OHIO Libraries digitizes and preserves nationally syndicated CBS radio program ‘Book Beat’
The Libraries’ Don Swaim Collection, featuring over 700 audio interviews of well-known authors from “Book Beat,” the nationally produced CBS Radio News program, is now digitally available online — including digital transcripts of the syndicated news program.
From 1982 through 1993, “Book Beat,” hosted by OHIO alumnus Don Swaim (1959), ran daily snippets of the candid taped interviews of famous authors such as Margaret Atwood, Toni Morrison, John Irving, Ray Bradbury and many others.
“ĘBook Beat’ was two- or three-minute broadcasts that would come on five days a week that included interviews with authors, as well as comments from Swaim’s perspective,” Stacey Lavender, special collections librarian and curator of the Swaim Collection, said. “Swaim would take a couple of little snippets from the interview and intersperse those with his thoughts and commentary about the book. They were really polished and radio-quality professionally produced.”
The full-length interviews, from which “Book Beat” broadcasts were created, are longer in length and much more free flowing in nature. Swaim’s journalistic interviewing technique of casual conversation brought out a broad range of topics from his celebrity authors, editors and people in the publishing world.
Their conversations ranged from current-day world politics, music and the arts, which rippled across the United States during the 1980s and 1990s, to the author’s writing style, specifics about characters or themes in their books, to even as far as what they ate for breakfast that morning. His discerning questioning brought out the unique personalities of each of his featured guests.
With the support of Swaim, the Libraries began a two-part preservation and accessibility project in order to make this collection playable online, since the original magnetic tapes degrade and will not play forever. The two phases included professionally reformatting and transcribing the “Book Beat” tapes to meet audio preservation standards (Phase One, completed in 2018), and to digitize the full-length interviews to join the Don Swaim Digital Collection (Phase Two, completed in 2019).
According to Erin Wilson, digital imaging specialist and lab manager within digital initiatives, the digital collection should draw the interest of people interested in podcasts, a medium that has become increasingly popular.

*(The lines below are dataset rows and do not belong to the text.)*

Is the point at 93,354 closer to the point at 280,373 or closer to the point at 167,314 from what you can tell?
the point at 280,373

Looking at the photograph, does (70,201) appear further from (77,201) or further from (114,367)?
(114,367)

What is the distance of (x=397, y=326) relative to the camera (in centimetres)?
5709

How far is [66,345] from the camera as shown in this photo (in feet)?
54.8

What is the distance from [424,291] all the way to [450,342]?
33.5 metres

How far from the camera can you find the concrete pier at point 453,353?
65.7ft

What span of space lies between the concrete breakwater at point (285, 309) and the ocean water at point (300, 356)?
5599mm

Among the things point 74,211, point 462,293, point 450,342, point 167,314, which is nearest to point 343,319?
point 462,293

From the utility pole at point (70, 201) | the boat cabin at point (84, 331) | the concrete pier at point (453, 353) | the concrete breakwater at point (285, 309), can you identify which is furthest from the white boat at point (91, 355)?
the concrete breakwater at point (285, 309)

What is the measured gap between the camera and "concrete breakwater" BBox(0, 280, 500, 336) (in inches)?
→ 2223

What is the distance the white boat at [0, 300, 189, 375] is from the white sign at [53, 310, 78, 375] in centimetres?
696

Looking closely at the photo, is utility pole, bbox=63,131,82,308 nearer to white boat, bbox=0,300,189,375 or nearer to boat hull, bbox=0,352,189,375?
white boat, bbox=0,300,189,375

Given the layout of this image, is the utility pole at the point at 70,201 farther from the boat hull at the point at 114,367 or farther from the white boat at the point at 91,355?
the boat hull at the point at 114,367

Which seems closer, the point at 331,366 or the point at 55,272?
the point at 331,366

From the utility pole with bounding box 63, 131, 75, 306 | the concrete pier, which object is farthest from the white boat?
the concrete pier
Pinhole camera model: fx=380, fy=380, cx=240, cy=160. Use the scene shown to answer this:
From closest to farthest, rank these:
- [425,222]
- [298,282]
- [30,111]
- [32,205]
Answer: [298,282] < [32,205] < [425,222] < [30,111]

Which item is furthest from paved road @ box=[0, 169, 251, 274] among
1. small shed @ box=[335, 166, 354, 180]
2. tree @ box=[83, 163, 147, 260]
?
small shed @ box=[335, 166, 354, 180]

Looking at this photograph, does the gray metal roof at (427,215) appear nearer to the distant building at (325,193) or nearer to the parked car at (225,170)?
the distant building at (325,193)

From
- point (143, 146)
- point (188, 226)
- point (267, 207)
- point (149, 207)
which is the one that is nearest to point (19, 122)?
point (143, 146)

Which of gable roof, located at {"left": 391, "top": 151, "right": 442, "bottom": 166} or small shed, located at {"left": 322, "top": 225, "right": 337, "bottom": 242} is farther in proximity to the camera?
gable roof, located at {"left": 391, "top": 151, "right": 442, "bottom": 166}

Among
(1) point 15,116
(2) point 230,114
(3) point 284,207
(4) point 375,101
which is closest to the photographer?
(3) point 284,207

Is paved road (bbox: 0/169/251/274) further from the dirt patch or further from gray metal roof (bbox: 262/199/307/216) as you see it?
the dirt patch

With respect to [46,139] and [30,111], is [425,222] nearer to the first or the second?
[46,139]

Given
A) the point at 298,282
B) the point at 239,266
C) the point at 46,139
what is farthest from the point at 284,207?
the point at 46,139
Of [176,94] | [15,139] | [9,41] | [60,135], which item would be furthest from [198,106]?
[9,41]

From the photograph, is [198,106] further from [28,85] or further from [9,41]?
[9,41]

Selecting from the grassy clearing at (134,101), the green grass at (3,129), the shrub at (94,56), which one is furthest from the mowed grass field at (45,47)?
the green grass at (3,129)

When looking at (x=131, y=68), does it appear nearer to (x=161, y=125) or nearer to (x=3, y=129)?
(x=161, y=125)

Wilson also reasons that the collection has a broad interdisciplinary appeal to students and other scholars interested not only in literature, but also in journalism.
“Many people who are interested in journalism can also benefit from looking at Swaim’s process,” Wilson explains. “It was a craft for him to distill those, sometimes hour-long, interviews into succinct segments, but what makes me happy is just knowing that it is accessible online now.”